TEKS SUMBER:
Fardlunya wudlu ada 6 (enam ):
1.       Niat.
Niat adalah:
قصد الشئ مقترنا بفعله
Menyengaja melakukan sesuatu bersamaan dengan pekerjaanya.
 Niat ini dilakukan di dalam hati, karena tempat niat itu ada dalam hati. Dan niat dilakukan bersamaan dengan saat membasuh wajah, karena yang wajib dibasuh pertama adalah wajah. Bukan sebelumnya atau sesudahnya. Jadi, niat menyengaja melakukan wudlu, dilakukan bersamaan dengan membasuh wajah yang merupakan basuhan wajib pertama.
Yang harus ada dalam niat wudhu adalah niat menghilangkan hadats, atau berniat melakukan fardhu wudhu atau berniat melakukan wudhu saja.
Seperti niat:
نويت الوضوء لرفع الحدث الاصغر فرضا لله تعالى
Saya berniat wudhu untuk menghilangkan hadats karena Allah Swt.
2.       Membasuh keseluruhan wajah.
Firman Allah Swt:
فاغسلوا وجوهكم   (الماءدة: أية6)
Maka asuhlah wajah-wajah kalian
Batasan wajah yang wajib dibasuh adalah:
·         dari tempat tumbuhnya rambut kepala atas sampai pada janggut.
·         dari kuping kanan sampai pada kuping sebelah kiri. Termasuk wajah juga adalah rambut yang tumbuh di sekitar wajah, seperti alis, kumis, dan jambang. Ataupun rambut lain yang tumbuh di area wajah, maka wajib dibasuh hingga samapai pada kulitnya.
Berbeda dengan jenggot yang tumbuh di janggut seorang laki-laki yang sangat tebal, yang tidak terlihat kulitnya ketika berbicara. Maka tidak wajib  baginya membasuh janggutnya sampai pada kulit tempat tubuh jenggot, namun yang wajib hanya membasuh luar rambut yang terlihat saja.
3.       Membasuh kedua tangan dari ujung jari sampai pada siku lebih sedikit.
Firman Allah Swt:
وأيديكم إلى المرافق (الماءدة: أية6)
dan basuhlah tangan-tangan sampai (serta) siku-siku (kalian)
روى مسلم أن أبا هريرة رضي الله عنه توضأ فغسل وجهه فأسبغ الوضوء, ثم غسل يده اليمنى حتى أشرع فى العضد, ثم اليسرى حتى أشرع فى العضد, ثم مسح برأسه, ثم غسل رجله اليمنى حتى أشرع فى الساق, ثم غسل رجله اليسرى حتى أشرع فى الساق, ثم قال: هكذا رأيت رسول الله يتوضأ
“Bahwa Abu Hurairah berwudhu, maka dia membasuh wajahnya hingga sempurna, kemudian, dia memasuh tangan kanannya hingga termasuk pada lengan. Kemudian membasuh tangan kirinya hingga termasuk lengan. Kemudian dia usap kepalanya, kemudian membasuh kaki kanan hingga betis dan kaki kirinya hingga betis. Kemudian beliau berkata: “yang demikian tadi, seperti halnya aku melihat (wudhu) Rasulullah”

CUPLIKAN DATA:

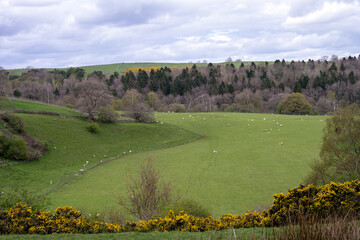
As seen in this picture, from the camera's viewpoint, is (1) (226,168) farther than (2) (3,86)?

TUGAS 1: Salin tanpa perubahan bagian teks tentang fardhu wudhu dari "Fardlunya wudlu ada" sampai "وجوهكم   (الماءدة: أية6)".
TUGAS 2: Menurut teks tentang fardhu wudhu, di mana tempat niat berada?
TUGAS 3: Tolong lanjutkan teks tentang fardhu wudhu mulai setelah kalimat terakhirnya.

JAWABAN 1:
Fardlunya wudlu ada 6 (enam ):
1.       Niat.
Niat adalah:
قصد الشئ مقترنا بفعله
Menyengaja melakukan sesuatu bersamaan dengan pekerjaanya.
 Niat ini dilakukan di dalam hati, karena tempat niat itu ada dalam hati. Dan niat dilakukan bersamaan dengan saat membasuh wajah, karena yang wajib dibasuh pertama adalah wajah. Bukan sebelumnya atau sesudahnya. Jadi, niat menyengaja melakukan wudlu, dilakukan bersamaan dengan membasuh wajah yang merupakan basuhan wajib pertama.
Yang harus ada dalam niat wudhu adalah niat menghilangkan hadats, atau berniat melakukan fardhu wudhu atau berniat melakukan wudhu saja.
Seperti niat:
نويت الوضوء لرفع الحدث الاصغر فرضا لله تعالى
Saya berniat wudhu untuk menghilangkan hadats karena Allah Swt.
2.       Membasuh keseluruhan wajah.
Firman Allah Swt:
فاغسلوا وجوهكم   (الماءدة: أية6)

JAWABAN 2: Di dalam hati.

JAWABAN 3:
Keterangan: Apabila seseorang mempunyai tangan utuh namun tidak mempunyai siku misalnya, maka harus dikira-kirakan batasan sikunya, disamakan dengan manusia pada umumnya. Namun apabila seseorang mempunyai siku tangan yang pendek misalnya, maka dicukupkan dengan membasuh tangan sampai ke siku apa adanya.
Juga wajib membasuh anggota di bawah kuku. Serta menghilangkan semua yang dapat menghalangi menempelnya air pada kulit, seperti cat, pitek, dll.
4.       Mengusap sebagian kepala. Walaupun yang diusap hanya satu rambut (batasan minimal dalam mengusap kepala).
Firman Allah Swt:
وامسحوا برؤوسكم
“Usaplah kepala kalian”
وروى مسلم انه النبى صلى الله عليه وسلم, توضأ فمسح بنصيته وعلى العمامة
Riwayat Imam Muslim: sesungguhnya berwudhu, maka beliau mengusap ubun-ubun dan di atas sorbannya
Catata: Rambut yang dibasuh tidak di luar batas kepala, apabila yang dibasuh adalah rambut yang apabila dipanjangkan melebihi batasan kepala, dan yang dibasuh adalah yang keluar dari batasan kepala itu, maka tidak sah.
5.       Membasuh kedua kaki sampai pada mata kaki.
وأرجلكم الى الكعبين
Dan basuhlah kaki-kaki sampai serta mata kakinya”a
Keterangan: Seperti halnya tangan, apabila ada orang yang tidak memiliki mata kaki maka dikira-kirakan batasan mata kaki seperti pada manusia normal. Apabila mata kaki yang dimiliki pendek, maka dicukupkan dengan membasuh mata kaki apa adanya.
6.       Tartib dalam runtutan wudhu.
Keterangan: Dalam wudhu harus tartib dari enam fardhu wudhuyang telah dituturkan. Dari mulai membasuh wajah bersamaan dengan niat, membasuh kedua tangan sampai ke siku, mengusap sebagian kepala, diakhiri membasuh kaki. Semua harus berurutan. Apabila tidak berurutan, maka yang dihitung sah adalah yang sesuai urutannya saja, yang lain tidak sah.

Catatan : Syarat Thoharoh (bersuci) ada 7 (tujuh).
1)      Menggunakan Air mutlak (air suci mensucikan)
2)      Mempunyai Ilmu (pengetahuan) tentang bersuci, walau masih berupa dzon(prasangka) jika terjadi keraguan.
3)      Tidak ada yang mencegah bersuci. Seperti haid, nifas,dll.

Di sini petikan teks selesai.